Aim: Rewrite the listing from the line containing "How far does the tomato at (x=143, y=97)" through its end, with "viewer's position" replaced by "camera" and everything else left unchanged. Omit the pictures.

Spatial question listing entries
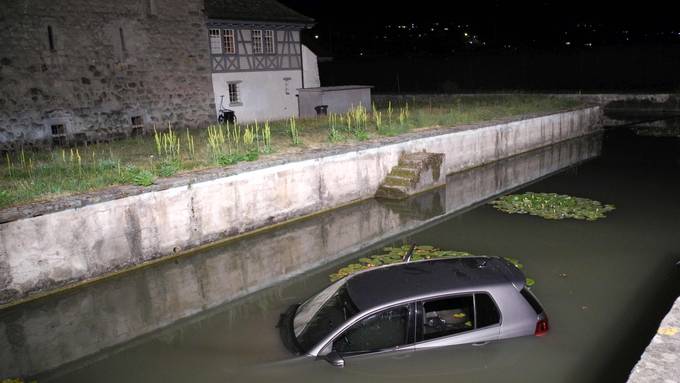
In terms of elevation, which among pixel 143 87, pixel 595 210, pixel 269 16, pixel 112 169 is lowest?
pixel 595 210

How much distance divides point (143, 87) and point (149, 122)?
1641mm

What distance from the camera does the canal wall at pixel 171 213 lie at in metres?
9.84

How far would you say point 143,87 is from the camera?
24.6 metres

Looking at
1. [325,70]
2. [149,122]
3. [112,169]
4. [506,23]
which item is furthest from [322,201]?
[506,23]

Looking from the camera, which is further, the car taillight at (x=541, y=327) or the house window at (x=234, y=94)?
the house window at (x=234, y=94)

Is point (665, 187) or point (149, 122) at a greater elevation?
point (149, 122)

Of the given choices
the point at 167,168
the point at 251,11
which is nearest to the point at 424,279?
the point at 167,168

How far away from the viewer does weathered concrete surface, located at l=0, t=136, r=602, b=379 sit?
8734mm

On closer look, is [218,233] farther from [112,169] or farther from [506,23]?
[506,23]

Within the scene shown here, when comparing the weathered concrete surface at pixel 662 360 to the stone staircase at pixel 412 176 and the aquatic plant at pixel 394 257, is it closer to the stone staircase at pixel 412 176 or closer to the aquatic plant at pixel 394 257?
the aquatic plant at pixel 394 257

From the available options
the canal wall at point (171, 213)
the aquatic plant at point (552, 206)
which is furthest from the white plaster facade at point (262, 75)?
the aquatic plant at point (552, 206)

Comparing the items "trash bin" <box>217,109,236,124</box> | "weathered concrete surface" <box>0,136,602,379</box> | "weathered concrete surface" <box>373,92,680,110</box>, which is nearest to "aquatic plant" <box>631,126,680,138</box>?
"weathered concrete surface" <box>373,92,680,110</box>

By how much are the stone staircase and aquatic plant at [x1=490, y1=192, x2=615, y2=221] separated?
2.32 m

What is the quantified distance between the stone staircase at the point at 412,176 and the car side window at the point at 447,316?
9.55 metres
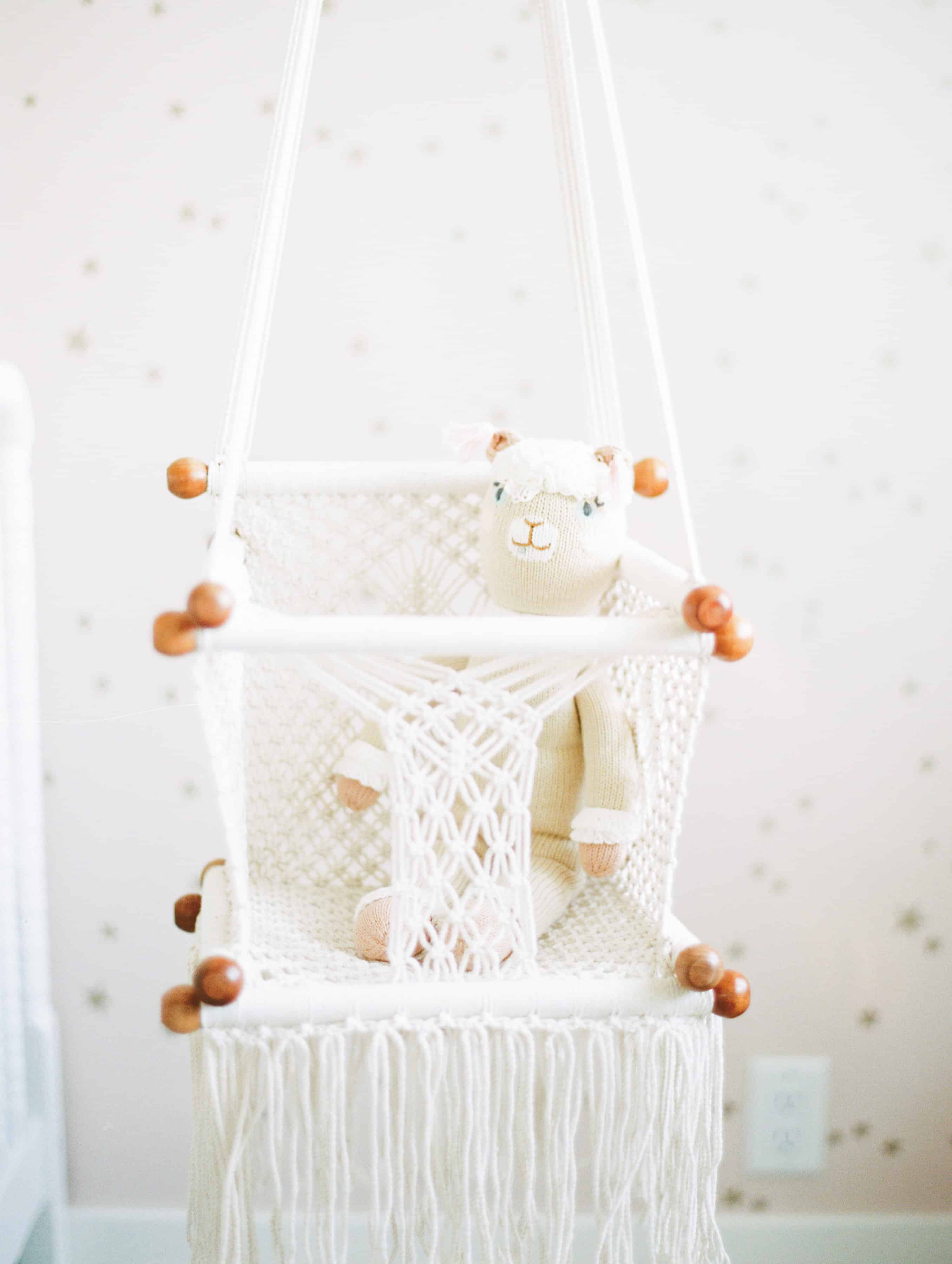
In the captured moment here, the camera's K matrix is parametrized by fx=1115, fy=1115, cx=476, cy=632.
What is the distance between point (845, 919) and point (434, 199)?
3.21 ft

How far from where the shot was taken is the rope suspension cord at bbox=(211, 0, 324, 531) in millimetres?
780

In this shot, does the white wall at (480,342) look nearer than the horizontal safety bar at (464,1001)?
No

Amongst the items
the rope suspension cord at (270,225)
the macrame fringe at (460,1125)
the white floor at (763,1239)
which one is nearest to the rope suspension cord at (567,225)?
the rope suspension cord at (270,225)

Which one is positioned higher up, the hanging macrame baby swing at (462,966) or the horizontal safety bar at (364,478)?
the horizontal safety bar at (364,478)

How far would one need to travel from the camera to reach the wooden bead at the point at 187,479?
3.05 ft

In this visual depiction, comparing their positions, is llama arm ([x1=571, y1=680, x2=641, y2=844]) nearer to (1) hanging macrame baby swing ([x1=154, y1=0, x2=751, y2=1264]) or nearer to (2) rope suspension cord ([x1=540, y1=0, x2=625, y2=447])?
(1) hanging macrame baby swing ([x1=154, y1=0, x2=751, y2=1264])

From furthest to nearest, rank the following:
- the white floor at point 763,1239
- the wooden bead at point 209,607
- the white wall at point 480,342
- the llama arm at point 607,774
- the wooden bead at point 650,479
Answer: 1. the white floor at point 763,1239
2. the white wall at point 480,342
3. the wooden bead at point 650,479
4. the llama arm at point 607,774
5. the wooden bead at point 209,607

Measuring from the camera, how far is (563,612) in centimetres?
92

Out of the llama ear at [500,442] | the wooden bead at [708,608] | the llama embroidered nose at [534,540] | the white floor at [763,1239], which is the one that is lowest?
the white floor at [763,1239]

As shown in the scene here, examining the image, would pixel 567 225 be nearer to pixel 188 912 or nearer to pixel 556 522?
pixel 556 522

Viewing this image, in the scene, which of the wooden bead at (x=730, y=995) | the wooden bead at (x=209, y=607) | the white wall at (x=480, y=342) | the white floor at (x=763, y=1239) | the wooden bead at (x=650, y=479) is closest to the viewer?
the wooden bead at (x=209, y=607)

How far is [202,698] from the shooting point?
69 centimetres

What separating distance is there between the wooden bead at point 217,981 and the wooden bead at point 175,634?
0.20m

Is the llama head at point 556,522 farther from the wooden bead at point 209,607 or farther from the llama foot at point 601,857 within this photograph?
the wooden bead at point 209,607
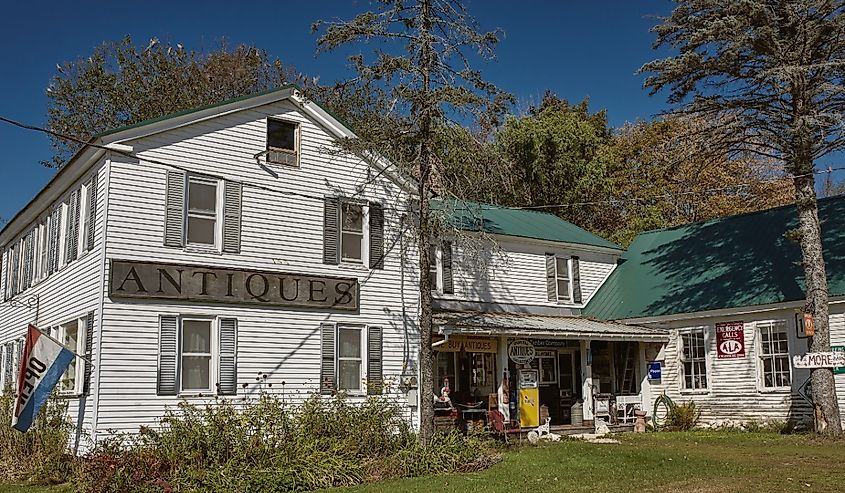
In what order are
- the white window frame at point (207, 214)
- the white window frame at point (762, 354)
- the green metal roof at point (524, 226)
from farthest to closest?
the green metal roof at point (524, 226) → the white window frame at point (762, 354) → the white window frame at point (207, 214)

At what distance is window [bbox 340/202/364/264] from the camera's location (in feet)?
67.4

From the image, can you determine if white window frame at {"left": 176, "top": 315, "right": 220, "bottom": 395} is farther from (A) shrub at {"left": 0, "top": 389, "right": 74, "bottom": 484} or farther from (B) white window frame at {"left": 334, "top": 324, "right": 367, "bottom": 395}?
(B) white window frame at {"left": 334, "top": 324, "right": 367, "bottom": 395}

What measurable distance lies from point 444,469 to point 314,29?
911 centimetres

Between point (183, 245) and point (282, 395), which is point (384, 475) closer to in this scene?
point (282, 395)

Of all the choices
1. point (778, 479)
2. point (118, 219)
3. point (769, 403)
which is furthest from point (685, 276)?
point (118, 219)

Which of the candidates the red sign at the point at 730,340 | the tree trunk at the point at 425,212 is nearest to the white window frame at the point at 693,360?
the red sign at the point at 730,340

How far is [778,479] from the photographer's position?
14.3 m

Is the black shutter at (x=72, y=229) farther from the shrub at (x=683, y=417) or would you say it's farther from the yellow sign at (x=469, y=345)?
the shrub at (x=683, y=417)

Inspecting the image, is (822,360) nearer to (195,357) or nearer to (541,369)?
(541,369)

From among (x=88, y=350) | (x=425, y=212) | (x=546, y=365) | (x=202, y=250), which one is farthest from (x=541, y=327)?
(x=88, y=350)

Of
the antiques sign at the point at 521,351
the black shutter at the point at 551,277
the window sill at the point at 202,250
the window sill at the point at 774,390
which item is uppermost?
the black shutter at the point at 551,277

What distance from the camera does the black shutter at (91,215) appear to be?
1792 cm

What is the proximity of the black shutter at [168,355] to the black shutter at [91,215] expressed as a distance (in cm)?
232

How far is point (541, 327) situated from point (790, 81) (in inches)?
355
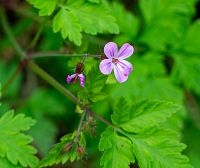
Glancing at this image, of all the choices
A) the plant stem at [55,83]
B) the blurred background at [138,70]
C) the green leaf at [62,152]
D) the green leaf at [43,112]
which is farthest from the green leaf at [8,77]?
the green leaf at [62,152]

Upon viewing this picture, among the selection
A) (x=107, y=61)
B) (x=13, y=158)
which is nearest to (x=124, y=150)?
(x=107, y=61)

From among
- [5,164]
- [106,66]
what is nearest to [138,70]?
[106,66]

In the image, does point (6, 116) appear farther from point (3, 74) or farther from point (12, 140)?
point (3, 74)

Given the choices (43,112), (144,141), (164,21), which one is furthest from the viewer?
(43,112)

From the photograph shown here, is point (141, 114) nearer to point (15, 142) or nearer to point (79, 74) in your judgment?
point (79, 74)

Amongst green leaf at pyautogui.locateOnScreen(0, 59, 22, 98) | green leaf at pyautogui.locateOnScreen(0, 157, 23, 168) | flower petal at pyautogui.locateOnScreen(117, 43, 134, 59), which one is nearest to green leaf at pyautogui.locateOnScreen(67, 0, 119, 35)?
Answer: flower petal at pyautogui.locateOnScreen(117, 43, 134, 59)

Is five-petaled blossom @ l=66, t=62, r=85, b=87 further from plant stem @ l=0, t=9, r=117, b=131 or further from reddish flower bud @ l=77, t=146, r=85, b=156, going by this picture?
reddish flower bud @ l=77, t=146, r=85, b=156

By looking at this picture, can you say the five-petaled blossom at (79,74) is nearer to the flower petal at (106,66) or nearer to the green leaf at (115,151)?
the flower petal at (106,66)
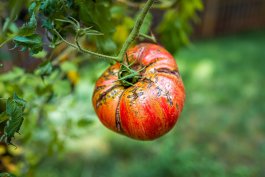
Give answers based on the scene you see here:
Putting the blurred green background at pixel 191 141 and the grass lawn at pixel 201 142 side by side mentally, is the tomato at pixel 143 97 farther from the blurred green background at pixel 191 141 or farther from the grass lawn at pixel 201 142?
the grass lawn at pixel 201 142

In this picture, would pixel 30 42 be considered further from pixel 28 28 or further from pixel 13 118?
pixel 13 118

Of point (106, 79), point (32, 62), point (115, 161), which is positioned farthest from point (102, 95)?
point (115, 161)

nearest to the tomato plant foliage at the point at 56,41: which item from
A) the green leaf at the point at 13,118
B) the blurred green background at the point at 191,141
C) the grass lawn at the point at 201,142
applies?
the green leaf at the point at 13,118

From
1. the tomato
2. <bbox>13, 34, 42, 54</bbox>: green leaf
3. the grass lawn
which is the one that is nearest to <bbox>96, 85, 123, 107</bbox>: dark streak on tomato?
the tomato

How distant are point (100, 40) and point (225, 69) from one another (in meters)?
3.60

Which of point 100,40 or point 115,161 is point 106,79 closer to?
point 100,40

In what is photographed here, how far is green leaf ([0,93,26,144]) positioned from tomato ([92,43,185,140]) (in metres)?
0.19

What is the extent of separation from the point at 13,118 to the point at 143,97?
25 centimetres

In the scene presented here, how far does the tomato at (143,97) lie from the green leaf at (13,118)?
0.19 m

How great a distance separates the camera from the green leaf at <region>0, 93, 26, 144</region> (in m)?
0.78

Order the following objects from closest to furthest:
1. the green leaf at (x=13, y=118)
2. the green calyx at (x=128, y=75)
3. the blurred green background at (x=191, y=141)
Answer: the green leaf at (x=13, y=118)
the green calyx at (x=128, y=75)
the blurred green background at (x=191, y=141)

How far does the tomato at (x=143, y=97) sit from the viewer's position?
2.82 ft

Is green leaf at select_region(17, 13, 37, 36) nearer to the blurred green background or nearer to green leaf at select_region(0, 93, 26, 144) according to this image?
green leaf at select_region(0, 93, 26, 144)

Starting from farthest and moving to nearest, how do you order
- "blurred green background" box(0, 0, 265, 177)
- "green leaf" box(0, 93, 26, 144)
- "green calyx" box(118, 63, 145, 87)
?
"blurred green background" box(0, 0, 265, 177)
"green calyx" box(118, 63, 145, 87)
"green leaf" box(0, 93, 26, 144)
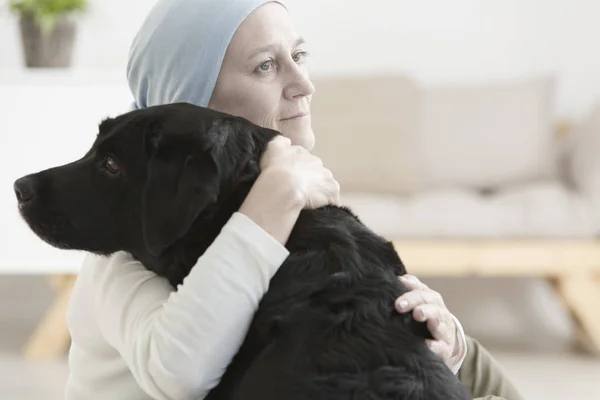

Final result:
How far does the tomato at (x=143, y=97) sit from the camera?
2.82 ft

Is green leaf at select_region(17, 13, 37, 36) nearer to the blurred green background or nearer to green leaf at select_region(0, 93, 26, 144) according to this image?
green leaf at select_region(0, 93, 26, 144)

Starting from farthest and moving to nearest, how do you order
- "blurred green background" box(0, 0, 265, 177)
- "green leaf" box(0, 93, 26, 144)
- "green calyx" box(118, 63, 145, 87)
?
"blurred green background" box(0, 0, 265, 177)
"green calyx" box(118, 63, 145, 87)
"green leaf" box(0, 93, 26, 144)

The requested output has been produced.